Booz Allen Hamilton BAH 0.00%↑
Booz Allen is the government infrastructure play in this thesis. They are already delivering AI capabilities for classified missions at the Defense Intelligence Agency, the Army National Guard, and across DoW/DoD, and they have the cleared workforce and mission relationships to be the primary integrator of AI-assisted cyber capability in classified environments.
What distinguishes them from other defense contractors is a named product: Vellox Reverser, their AI-native malware reverse engineering platform that performs fully automated analysis in minutes versus days of traditional work. Their CEO explicitly called AI-enhanced cyberattacks “one of the primary threats of 2026” — unusually direct language for a defense contractor.
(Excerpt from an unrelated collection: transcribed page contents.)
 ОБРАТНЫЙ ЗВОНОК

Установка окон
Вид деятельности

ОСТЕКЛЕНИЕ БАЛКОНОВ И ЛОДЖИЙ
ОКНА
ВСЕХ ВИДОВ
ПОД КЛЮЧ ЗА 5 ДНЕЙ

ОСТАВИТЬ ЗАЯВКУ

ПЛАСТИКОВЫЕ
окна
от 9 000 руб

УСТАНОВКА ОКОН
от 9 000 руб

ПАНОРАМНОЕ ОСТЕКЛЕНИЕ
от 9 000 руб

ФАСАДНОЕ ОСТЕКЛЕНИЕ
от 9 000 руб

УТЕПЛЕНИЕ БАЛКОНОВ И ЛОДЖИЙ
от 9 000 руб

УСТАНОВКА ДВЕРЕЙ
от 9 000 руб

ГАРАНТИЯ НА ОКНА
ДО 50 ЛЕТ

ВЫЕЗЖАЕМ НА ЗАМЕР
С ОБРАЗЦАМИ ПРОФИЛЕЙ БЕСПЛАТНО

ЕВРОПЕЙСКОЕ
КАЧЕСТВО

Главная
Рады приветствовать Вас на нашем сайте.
As classified DoW/DoD spending on AI cyber capability accelerates, Booz Allen is the most direct conduit for that spending in the public markets.
The chart — dislocated vs. how specifically management understands the threat
Below is where these names sit on valuation versus the conviction of their AI-specific evidence — the stocks with the strongest earnings call language and the most dislocated prices are in the top-right.
The bottom line
Carlini closed his talk with a practical admission: he has hundreds of Linux kernel vulnerabilities he can’t responsibly disclose because his team can’t process them fast enough. AI found them faster than humans can validate them.
That gap — between AI-generated vulnerability discovery and human capacity to patch — is the central problem these companies exist to solve. It is about to get dramatically harder. The market is selling the companies that solve it because it thinks AI will make them irrelevant. The companies themselves, and the researcher at Anthropic who gave this talk, believe the opposite.
One side is right.
Disclaimer: This is for educational purposes only. NFA.